Philosophical genealogy is a distinct method of historical and philosophical inquiry that was developed by the nineteenth-century philosopher, Friedrich Nietzsche, and subsequently adopted and extended by the twentieth-century philosopher, Michel Foucault. In brief, genealogies critically examine the historical origin of philosophical concepts, ideas and practices. They challenge the value of traditional methods of philosophical inquiry along with the results that these inquiries produce.

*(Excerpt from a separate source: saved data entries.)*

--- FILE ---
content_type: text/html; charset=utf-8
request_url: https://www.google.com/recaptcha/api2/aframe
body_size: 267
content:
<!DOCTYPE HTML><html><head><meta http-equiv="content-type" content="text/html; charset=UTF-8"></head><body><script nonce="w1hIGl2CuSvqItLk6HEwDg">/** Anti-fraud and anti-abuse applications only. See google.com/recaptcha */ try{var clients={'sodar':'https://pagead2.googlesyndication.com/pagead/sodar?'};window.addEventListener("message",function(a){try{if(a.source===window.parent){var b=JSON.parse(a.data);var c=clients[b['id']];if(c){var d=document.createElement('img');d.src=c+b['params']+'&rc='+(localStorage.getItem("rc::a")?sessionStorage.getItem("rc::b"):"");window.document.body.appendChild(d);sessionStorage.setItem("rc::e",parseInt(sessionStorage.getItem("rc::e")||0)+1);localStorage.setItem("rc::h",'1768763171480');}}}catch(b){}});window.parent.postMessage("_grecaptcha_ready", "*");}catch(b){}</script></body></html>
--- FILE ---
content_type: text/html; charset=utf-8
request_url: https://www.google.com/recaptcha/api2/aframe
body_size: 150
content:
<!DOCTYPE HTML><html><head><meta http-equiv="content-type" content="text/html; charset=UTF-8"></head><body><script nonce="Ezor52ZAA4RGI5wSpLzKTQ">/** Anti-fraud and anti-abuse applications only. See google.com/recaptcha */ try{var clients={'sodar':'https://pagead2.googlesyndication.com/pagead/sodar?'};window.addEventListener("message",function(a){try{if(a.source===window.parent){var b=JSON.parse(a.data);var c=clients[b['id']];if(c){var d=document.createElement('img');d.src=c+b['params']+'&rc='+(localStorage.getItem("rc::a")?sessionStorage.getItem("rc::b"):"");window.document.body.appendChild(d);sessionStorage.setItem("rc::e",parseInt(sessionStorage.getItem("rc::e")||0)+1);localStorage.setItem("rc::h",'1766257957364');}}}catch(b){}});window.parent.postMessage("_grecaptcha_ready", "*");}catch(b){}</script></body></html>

Philosophical Genealogy Volume I: An Epistemological Reconstruction of the Genealogical Method explored the three axes of the genealogical method: power, truth and the ethical. In addition, various ontological and epistemic problems pertaining to each of these axes were examined. In
Philosophical Genealogy Volume II: An Epistemological Reconstruction of the Genealogical Method, these problems are now resolved. Volume II establishes what requisite ontological underpinnings are required in order to provide a successful, epistemic reconstruction of the genealogical method. Problems regarding the nature of the body, the relation between power and resistance as well as the justification of Nietzschean perspectivism, are now all clearly answered. It is shown that genealogy is a profound, fecund and, most importantly, coherent method of philosophical and historical investigation which may produce many new discoveries in the fields of ethics and moral inquiry provided it is correctly employed.